Day 17.The role of news sentiment in oil futures returns and volatility forecasting

Title:
The role of news sentiment in oil futures returns and volatility forecasting: data-decomposition based deep learning approach
新闻情绪在石油期货收益率和波动率预测中的作用:基于数据分解的深度学习方法

Key words:
news sentiment, returns and volatility forecasting, variational mode decomposition, deep learning
新闻情绪,收益率和波动预测,变分模态分解,深度学习

Abstract:
In this paper, we extract the qualitative information from crude oil news headlines, and develop a novel VMD-BiLSTM model with investor sentiment indicator for crude oil forecasting. First, we construct a sentiment score considering cumulative effect from contextual data of oil news texts. Then, we adopt an event-based method and GARCH model to investigate the impact of news sentiment on returns and volatility. A non-recursive signal decomposition method, namely variational mode decomposition (VMD), is applied to decompose the historical crude oil return and volatility data into various intrinsic modes. After that, a bidirectional long short-term memory neural networks (BiLSTM) is introduced as the deep learning prediction model that integrates both the qualitative and quantitative model inputs. Our empirical results indicate that the shock of news sentiment significantly causes the fluctuation of oil futures prices, and news sentiment has an asymmetric impact on the volatility of oil futures. The incorporation of sentiment score is always helpful for improving the forecasting performances in all benchmark scenarios. Specifically, our proposed data-decomposition based deep learning model is more effective than several econometric and machine learning models.
本文从原油新闻标题中提取定性信息,建立了一个新的基于投资者情绪指标的VMD-BiLSTM原油预测模型。首先,我们从石油新闻文本的语境数据出发,构建了一个考虑累积效应的情感评分。然后,我们采用基于事件的方法和GARCH模型研究了新闻情绪对收益率和波动率的影响。采用非递归信号分解方法,即变分模态分解(VMD),将历史原油收益率和波动率数据分解为多种内在模式。在此基础上,引入双向长短时记忆神经网络(BiLSTM)作为深度学习预测模型,将定性和定量模型输入相结合。实证结果表明,新闻情绪的冲击显著地引起了石油期货价格的波动,而新闻情绪对石油期货价格的波动具有非对称的影响。在所有的基准情景中,情绪得分的加入总是有助于提高预测性能。具体来说,我们提出的基于数据分解的深度学习模型比几种计量经济学和机器学习模型更有效。

1.Introduction
The major contributions of this paper may lie in that, to the best of our knowledge, this is the first paper to incorporate the sentiment index of oil market based on NLP technique for oil future returns and volatilities prediction, which serves as an initial attempt to improve the forecasting results utilizing the hidden and effective information of irrational behaviors in the crude oil market. Furthermore, we empirically confirm the effectiveness of our proposed hybrid deep learning models for oil return and volatility forecasting. Our proposed model outperforms several benchmark econometrics, machine learning models, deep learning models and hybrid learning models. The methodology and empirical results presented by our study shed new light on risk controls of oil-related assets based on large-scale online datasets and data-driven approaches.
本文的主要贡献可能在于,据我们所知,这是第一篇将基于NLP技术的石油市场情绪指数纳入石油未来收益率和波动率预测的论文,这是利用原油市场非理性行为中隐藏的有效信息提高预测效果的初步尝试。此外,我们还通过实证验证了本文提出的混合深度学习模型对石油收益率和波动率预测的有效性。我们提出的模型优于一些基准计量经济学、机器学习模型、深度学习模型和混合学习模型。本文的研究方法和实证结果为基于大规模在线数据集和数据驱动方法的石油相关资产风险控制提供了新的思路。

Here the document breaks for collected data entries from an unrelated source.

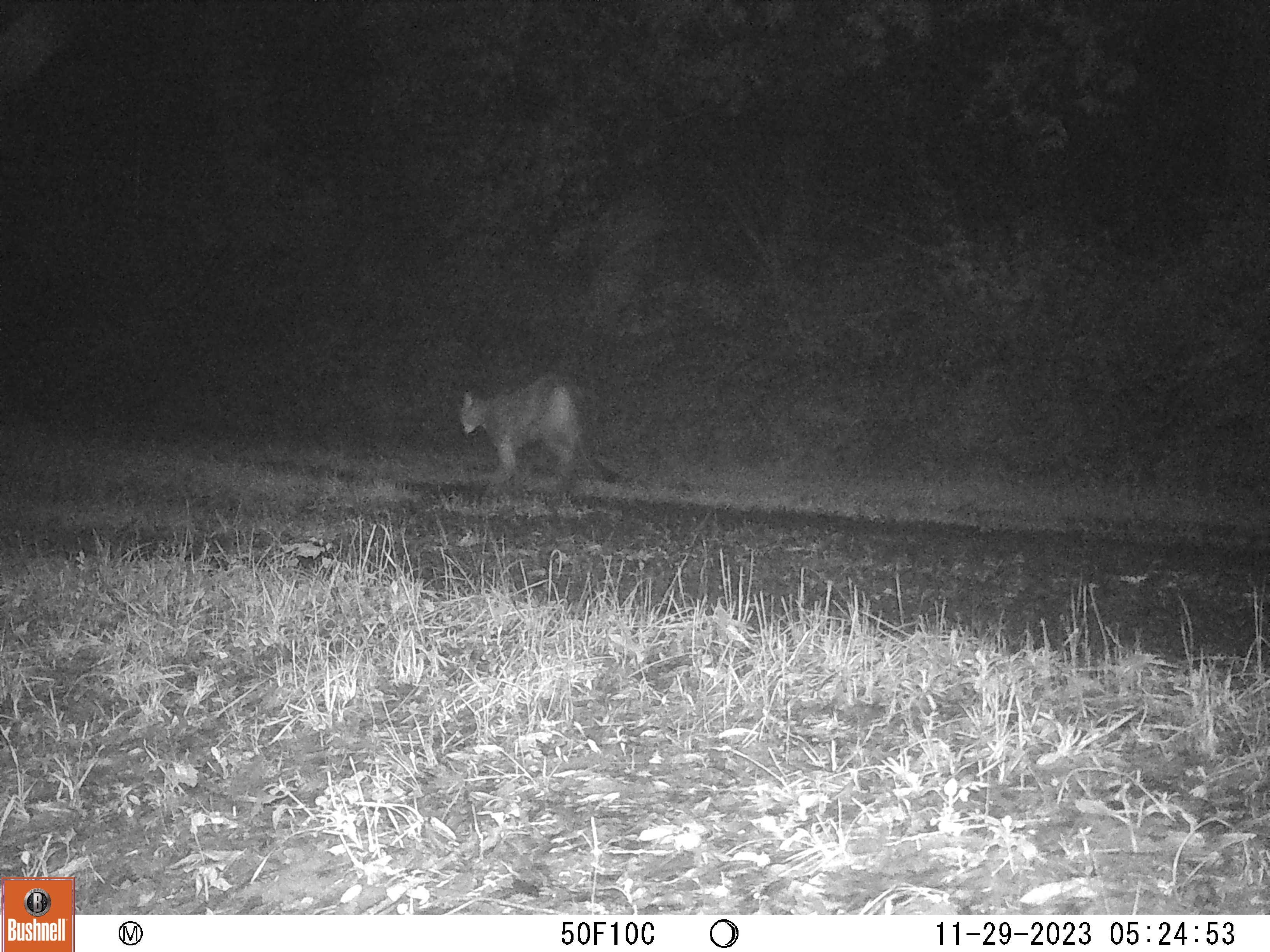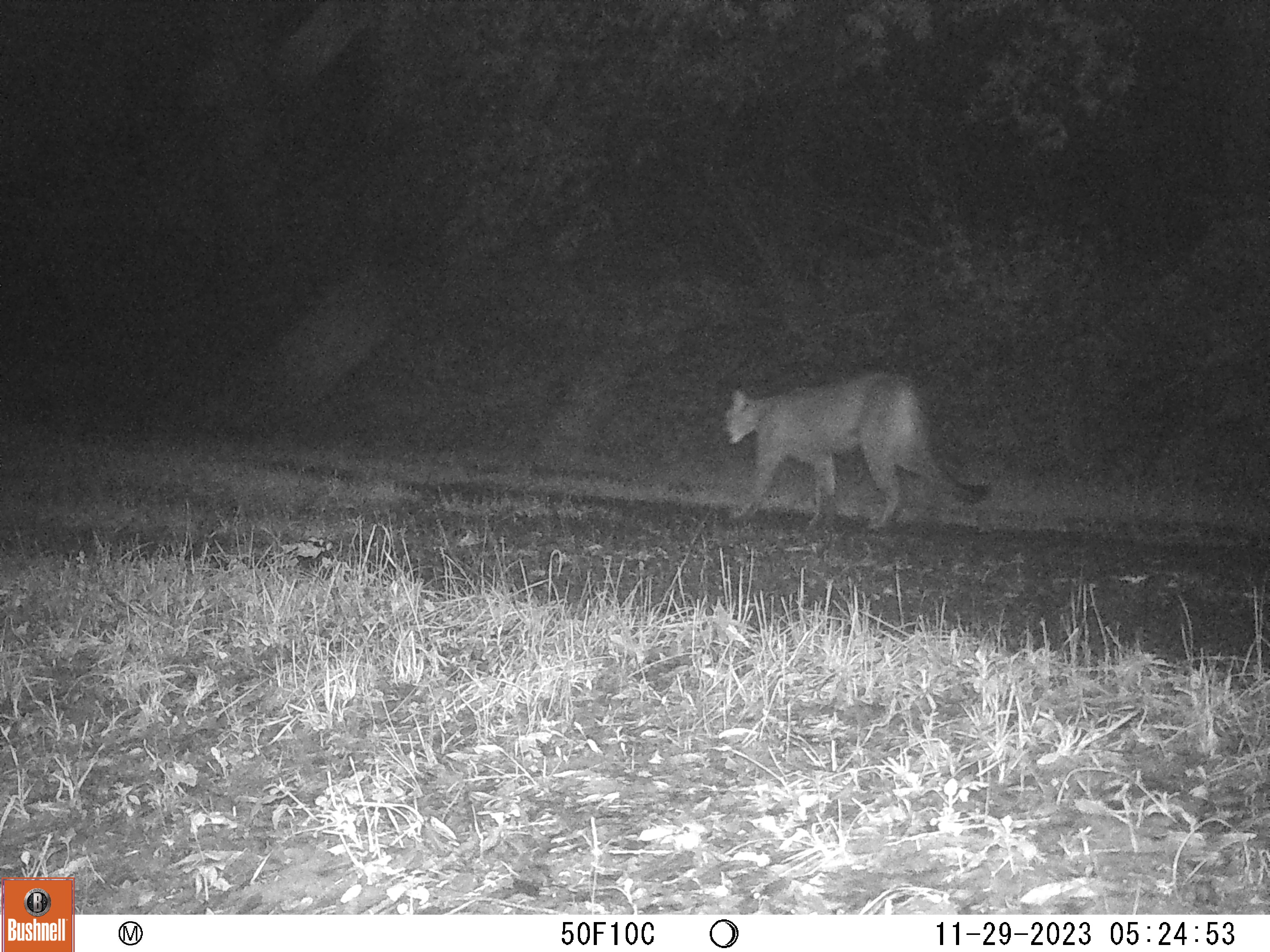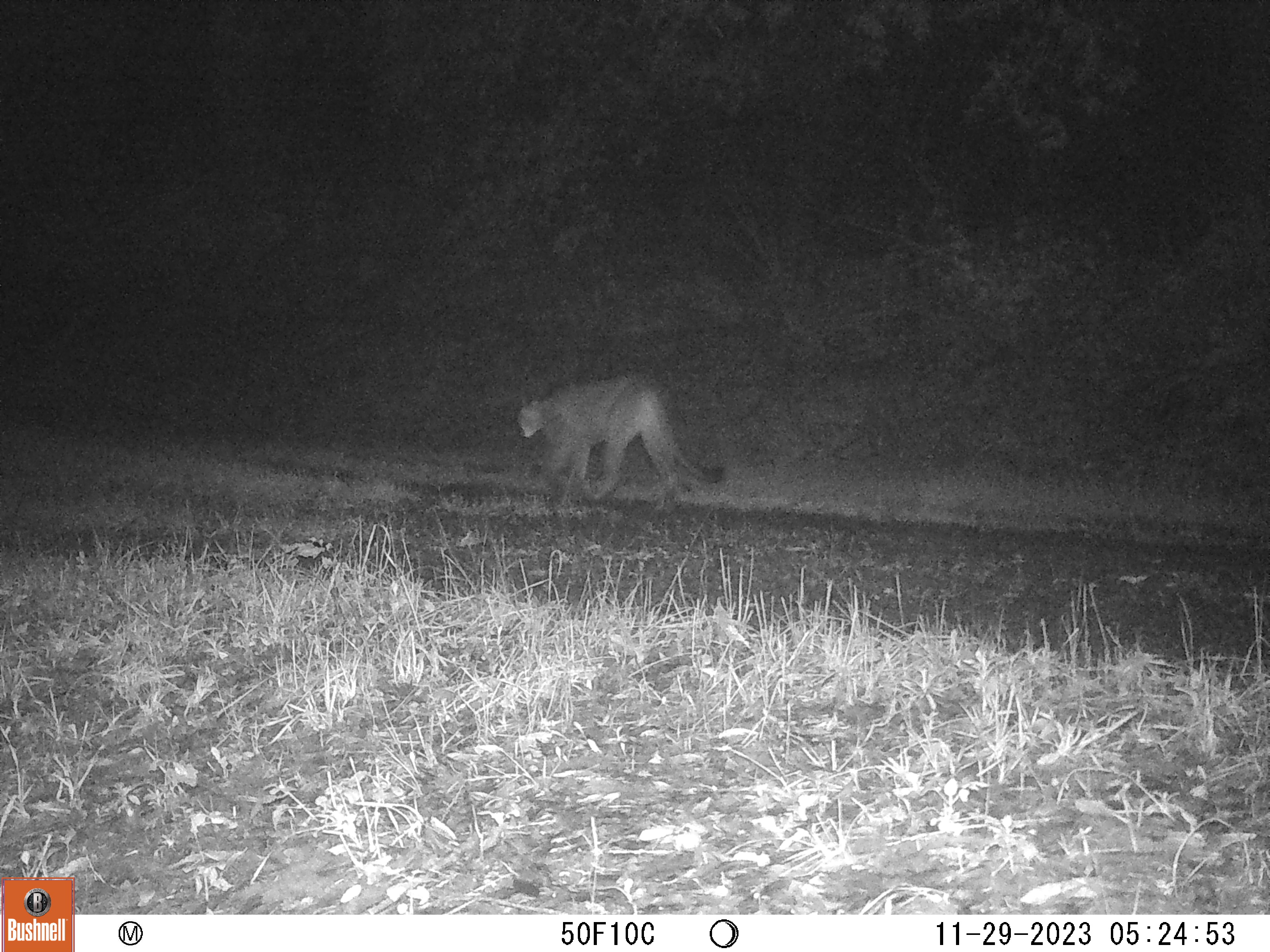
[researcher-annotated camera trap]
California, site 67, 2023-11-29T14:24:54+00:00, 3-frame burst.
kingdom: Animalia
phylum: Chordata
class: Mammalia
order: Carnivora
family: Felidae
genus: Puma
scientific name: Puma concolor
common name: puma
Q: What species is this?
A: Puma (Puma concolor).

2.2 Data collection and preprocessing
For this study, we collected two different datasets separately: crude oil futures price data and news headlines. In terms of the crude oil price dataset, the Brent (LCO) crude oil daily futures contract closing prices are retrieved from Investing.com, for the time period from January 4, 2010 to September 17, 2019. In terms of the news headlines dataset, all the available news data related to “Crude oil”from oilprice.com, which is one of the largest hubs for energy news in the world with over 100,000 daily visitors, for the same time period as the crude oil news headline data. Instead of using full news articles in the analysis, we use news headlines due to several advantages: first, news headlines can provide a sufficient summary of the key news information; second, news headlines contain much less repetition and fewer irrelevant words than the news article itself (Nassirtoussiet al., 2015).
在这项研究中,我们分别收集了两个不同的数据集:原油期货价格数据和新闻标题。根据原油价格数据集,从Investing.com检索2010年1月4日至2019年9月17日期间的布伦特(LCO)原油每日期货合约收盘价。根据新闻标题数据集,从oilprice.com检索与“原油”相关的所有可用新闻数据,它是世界上最大的能源新闻中心之一,每日访问量超过10万人次,与原油新闻标题数据同期。在分析中,我们没有使用完整的新闻文章,而是使用新闻标题,因为它有以下几个优点:第一,新闻标题可以提供对关键新闻信息的充分概括;第二,新闻标题比新闻文章本身包含的重复和无关词要少得多(Nassirtussiet al.,2015)。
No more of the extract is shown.